The assailant, identified as 37-year-old Mamoru Takuma, was believed to
have a history of psychological problems. In the end he turned the knife
on himself but suffered only superficial wounds. He was captured by police
immediately after the attack and hospitalized.
''Heartbreaking,'' was how Prime Minister Junichiro Koizumi
characterized the killings, a sentiment shared by many Japanese, who until
recent years had rarely known such brutal crimes. Today, however, the
crime rate stands at a 23-year high (although still much lower than US
rates), and every few months, after another heinous killing, Japan engages
in national soul-searching about what has gone wrong.

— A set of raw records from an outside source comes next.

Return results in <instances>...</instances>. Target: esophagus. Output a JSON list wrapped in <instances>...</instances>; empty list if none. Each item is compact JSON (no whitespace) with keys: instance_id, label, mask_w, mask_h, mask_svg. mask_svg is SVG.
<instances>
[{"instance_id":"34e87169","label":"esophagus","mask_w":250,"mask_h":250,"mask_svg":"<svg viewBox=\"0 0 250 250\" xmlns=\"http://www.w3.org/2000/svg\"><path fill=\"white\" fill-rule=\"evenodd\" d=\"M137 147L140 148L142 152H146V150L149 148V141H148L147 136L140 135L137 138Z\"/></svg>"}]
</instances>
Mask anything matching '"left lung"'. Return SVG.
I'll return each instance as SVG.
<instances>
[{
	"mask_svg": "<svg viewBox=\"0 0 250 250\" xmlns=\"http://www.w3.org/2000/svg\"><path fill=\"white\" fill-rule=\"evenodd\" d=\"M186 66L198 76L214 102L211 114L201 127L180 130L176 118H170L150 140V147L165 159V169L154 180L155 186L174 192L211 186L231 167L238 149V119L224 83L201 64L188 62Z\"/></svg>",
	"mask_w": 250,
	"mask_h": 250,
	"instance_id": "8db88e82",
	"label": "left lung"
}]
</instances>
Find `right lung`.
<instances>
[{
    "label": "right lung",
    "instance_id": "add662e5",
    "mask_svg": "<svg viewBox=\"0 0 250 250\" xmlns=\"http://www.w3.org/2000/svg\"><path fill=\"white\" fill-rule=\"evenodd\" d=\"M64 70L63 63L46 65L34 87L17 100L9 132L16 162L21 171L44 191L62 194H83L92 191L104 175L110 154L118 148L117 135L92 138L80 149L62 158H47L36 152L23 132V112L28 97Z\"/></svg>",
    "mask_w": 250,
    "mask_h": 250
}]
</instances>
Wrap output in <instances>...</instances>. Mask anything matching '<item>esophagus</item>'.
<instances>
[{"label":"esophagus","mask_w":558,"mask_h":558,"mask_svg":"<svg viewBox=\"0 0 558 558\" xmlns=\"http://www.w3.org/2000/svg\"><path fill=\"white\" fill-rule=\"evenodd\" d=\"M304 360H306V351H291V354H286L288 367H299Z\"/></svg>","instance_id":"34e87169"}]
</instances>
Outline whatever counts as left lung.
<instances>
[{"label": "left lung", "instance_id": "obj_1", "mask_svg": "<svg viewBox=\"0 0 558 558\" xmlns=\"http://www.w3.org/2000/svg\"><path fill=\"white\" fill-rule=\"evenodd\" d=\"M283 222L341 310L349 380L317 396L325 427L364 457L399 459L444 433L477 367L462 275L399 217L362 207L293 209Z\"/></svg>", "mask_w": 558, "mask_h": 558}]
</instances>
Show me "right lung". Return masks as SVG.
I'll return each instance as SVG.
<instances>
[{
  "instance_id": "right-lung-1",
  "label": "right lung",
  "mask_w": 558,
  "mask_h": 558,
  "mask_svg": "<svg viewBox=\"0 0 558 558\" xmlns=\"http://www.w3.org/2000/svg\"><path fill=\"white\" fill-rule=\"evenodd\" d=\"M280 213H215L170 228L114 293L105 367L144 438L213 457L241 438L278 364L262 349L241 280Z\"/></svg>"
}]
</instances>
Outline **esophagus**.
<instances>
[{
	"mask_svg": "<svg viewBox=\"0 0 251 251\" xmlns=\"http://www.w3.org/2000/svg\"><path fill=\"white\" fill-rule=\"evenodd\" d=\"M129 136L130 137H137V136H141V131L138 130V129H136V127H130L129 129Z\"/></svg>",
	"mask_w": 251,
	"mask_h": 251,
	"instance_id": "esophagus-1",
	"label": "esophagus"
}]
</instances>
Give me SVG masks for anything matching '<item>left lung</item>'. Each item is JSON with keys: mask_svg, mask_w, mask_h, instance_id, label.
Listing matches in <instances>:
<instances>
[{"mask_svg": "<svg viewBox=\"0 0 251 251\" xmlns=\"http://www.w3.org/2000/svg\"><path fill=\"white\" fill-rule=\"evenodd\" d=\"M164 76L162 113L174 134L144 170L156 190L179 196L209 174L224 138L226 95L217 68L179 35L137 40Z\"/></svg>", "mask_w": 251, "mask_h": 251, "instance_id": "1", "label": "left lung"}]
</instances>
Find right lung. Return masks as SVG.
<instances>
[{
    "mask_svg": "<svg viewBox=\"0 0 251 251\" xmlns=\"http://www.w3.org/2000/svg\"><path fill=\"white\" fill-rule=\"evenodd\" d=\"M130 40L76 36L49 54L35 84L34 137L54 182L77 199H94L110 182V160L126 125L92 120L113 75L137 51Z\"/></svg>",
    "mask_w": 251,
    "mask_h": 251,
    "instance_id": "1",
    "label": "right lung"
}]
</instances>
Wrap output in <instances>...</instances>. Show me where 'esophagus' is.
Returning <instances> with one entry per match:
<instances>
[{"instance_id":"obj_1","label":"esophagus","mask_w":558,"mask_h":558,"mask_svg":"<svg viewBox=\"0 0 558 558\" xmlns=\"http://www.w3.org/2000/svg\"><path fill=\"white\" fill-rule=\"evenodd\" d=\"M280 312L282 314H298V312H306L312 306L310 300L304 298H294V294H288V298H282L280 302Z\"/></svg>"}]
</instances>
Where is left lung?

With strict gun-control laws, most slayings, in Japan, like this one,
are committed with knives.
About 10:15 yesterday morning (9:15 p.m. Thursday EST), police and
witnesses said, Takuma entered a second-grade classroom in the school in
the western Japanese town of Ikeda and began systematically knifing
pupils. He chased children who fled into the hallway, then moved on to a
first-grade classroom.
One first-grade girl said she saw the knife-wielding man run into the
classroom. ''He came in running, rushing, breathing so hard. There were
three boys standing nearby the blackboard and they were cut with the
knife,'' she told Japan's NHK television. ''I was so frightened. I ran
away.''
Many of the pupils had multiple knife wounds, mostly in the back and
stomach. The attack lasted an estimated 10 minutes. The attacker was
finally subdued by several teachers.
Police were alerted when a handful of pupils fled to a nearby
supermarket for help. ''One boy's back was covered with blood, and he
collapsed in front of the cash register. His lips were deathly pale, and
he could hardly speak,'' a supermarket employee told the Kyodo News
Agency.
Police said the alleged assailant, who was taken from the scene in the
back of a police car, his face concealed from cameras by a blue cloth, had
been under the care of a psychiatrist. He told interrogators that before
the attack he had taken 10 times his normal dose of antidepressants.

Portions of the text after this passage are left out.